DATA FOR THIS TASK
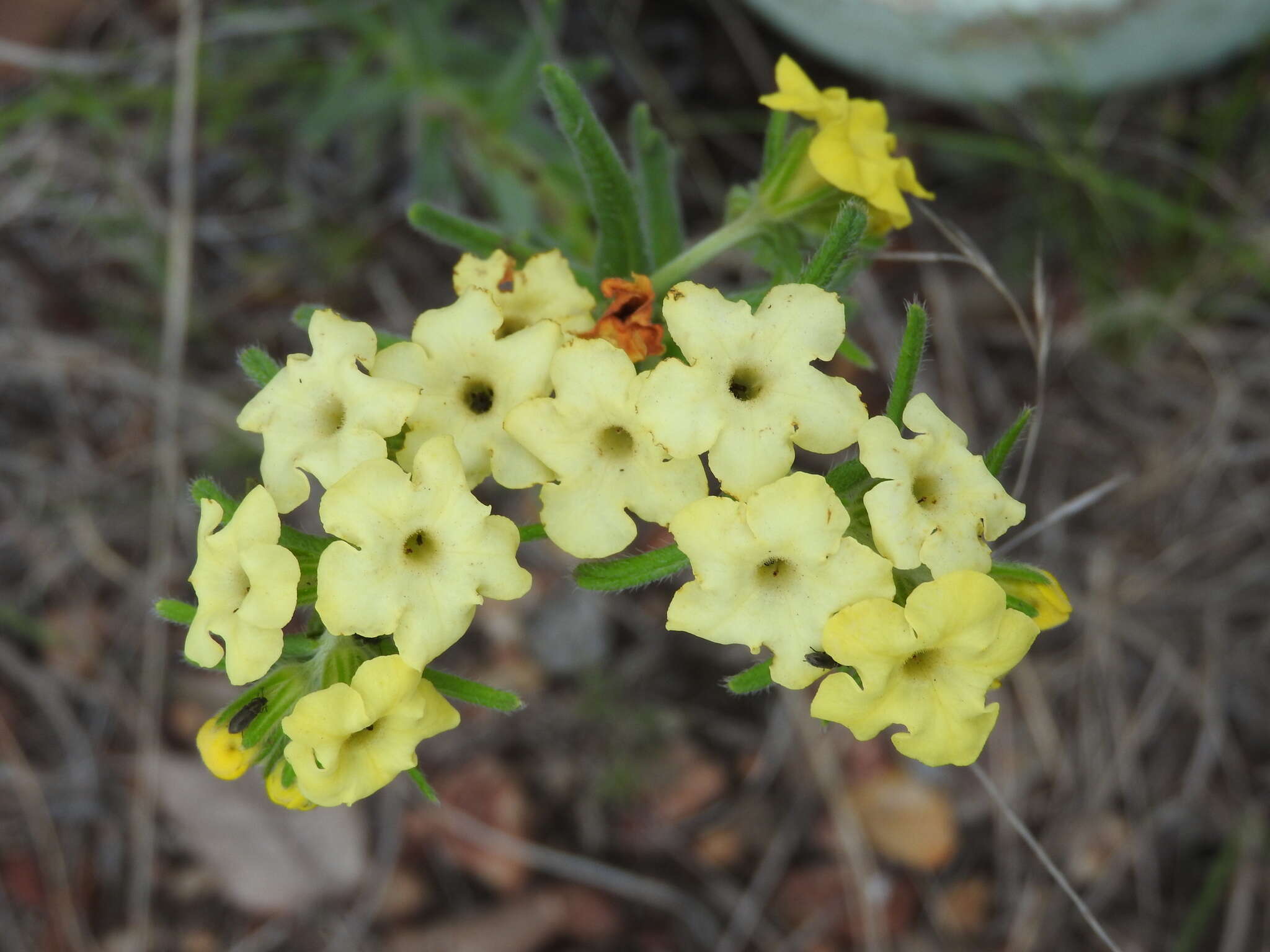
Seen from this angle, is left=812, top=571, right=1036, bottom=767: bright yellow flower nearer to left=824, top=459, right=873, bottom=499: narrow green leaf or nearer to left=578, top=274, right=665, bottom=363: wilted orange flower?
left=824, top=459, right=873, bottom=499: narrow green leaf

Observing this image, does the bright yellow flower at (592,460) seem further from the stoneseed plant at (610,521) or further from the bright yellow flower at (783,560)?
the bright yellow flower at (783,560)

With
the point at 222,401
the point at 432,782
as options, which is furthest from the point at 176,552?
the point at 432,782

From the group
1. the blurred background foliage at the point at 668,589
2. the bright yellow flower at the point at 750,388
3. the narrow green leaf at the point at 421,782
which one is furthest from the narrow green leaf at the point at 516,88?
the narrow green leaf at the point at 421,782

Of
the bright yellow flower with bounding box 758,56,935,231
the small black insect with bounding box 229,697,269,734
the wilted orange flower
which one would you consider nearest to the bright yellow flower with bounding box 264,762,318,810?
the small black insect with bounding box 229,697,269,734

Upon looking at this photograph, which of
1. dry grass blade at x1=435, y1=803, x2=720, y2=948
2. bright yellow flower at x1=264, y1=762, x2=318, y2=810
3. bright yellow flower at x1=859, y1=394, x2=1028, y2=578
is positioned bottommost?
dry grass blade at x1=435, y1=803, x2=720, y2=948

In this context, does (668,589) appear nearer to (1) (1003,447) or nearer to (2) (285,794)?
(1) (1003,447)

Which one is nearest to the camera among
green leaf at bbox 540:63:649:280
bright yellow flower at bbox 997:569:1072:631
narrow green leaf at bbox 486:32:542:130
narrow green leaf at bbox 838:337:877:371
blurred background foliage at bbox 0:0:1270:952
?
bright yellow flower at bbox 997:569:1072:631

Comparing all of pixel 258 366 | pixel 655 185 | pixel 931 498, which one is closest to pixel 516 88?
pixel 655 185
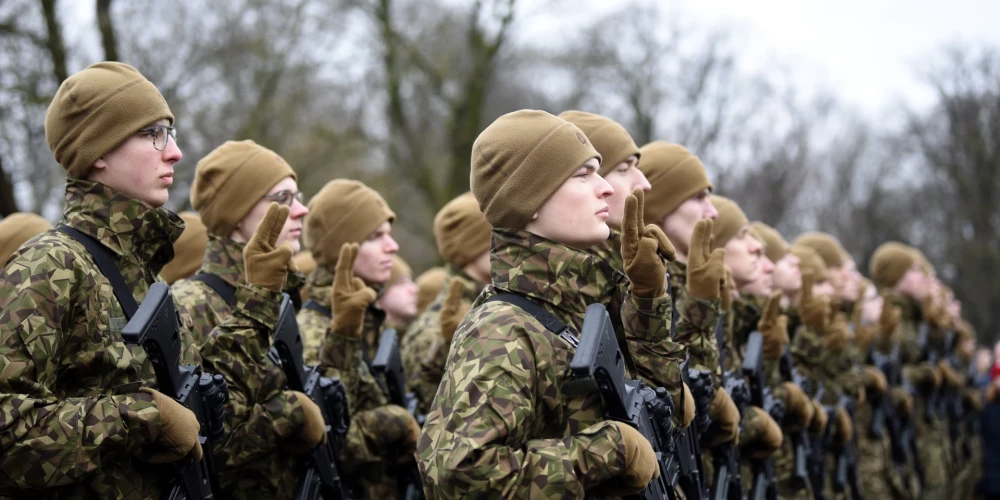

DIRECTIONS FOR THIS TASK
Update the material above by changing every "wilted orange flower" to "faded orange flower" and keeping everything else the same. Omit the pictures from your answer.

RESPONSE
Seen from this angle, is left=812, top=571, right=1036, bottom=767: bright yellow flower nearer to left=824, top=459, right=873, bottom=499: narrow green leaf or nearer to left=578, top=274, right=665, bottom=363: faded orange flower?
left=824, top=459, right=873, bottom=499: narrow green leaf

Observing this image, does the bright yellow flower at (592,460) seem further from the stoneseed plant at (610,521) or further from the bright yellow flower at (783,560)?
the bright yellow flower at (783,560)

With
the point at 222,401
the point at 432,782
as options, which is furthest from the point at 176,552?
the point at 432,782

From the group
1. the blurred background foliage at the point at 668,589
2. the bright yellow flower at the point at 750,388
3. the narrow green leaf at the point at 421,782
which one is furthest from the narrow green leaf at the point at 516,88?
the narrow green leaf at the point at 421,782

Of
the bright yellow flower with bounding box 758,56,935,231
the small black insect with bounding box 229,697,269,734
the faded orange flower
which one would you consider nearest to the bright yellow flower with bounding box 264,762,318,810?
the small black insect with bounding box 229,697,269,734

Upon looking at this photograph, which of
1. dry grass blade at x1=435, y1=803, x2=720, y2=948
2. bright yellow flower at x1=264, y1=762, x2=318, y2=810
3. bright yellow flower at x1=859, y1=394, x2=1028, y2=578
is positioned bottommost?
dry grass blade at x1=435, y1=803, x2=720, y2=948

In this context, does (668,589) appear nearer to (1) (1003,447) or nearer to (2) (285,794)?
(1) (1003,447)

Which one is nearest to the camera among
green leaf at bbox 540:63:649:280
bright yellow flower at bbox 997:569:1072:631
narrow green leaf at bbox 486:32:542:130
narrow green leaf at bbox 838:337:877:371
blurred background foliage at bbox 0:0:1270:952
?
bright yellow flower at bbox 997:569:1072:631

Comparing all of pixel 258 366 | pixel 655 185 | pixel 931 498, which one is closest to pixel 516 88?
pixel 655 185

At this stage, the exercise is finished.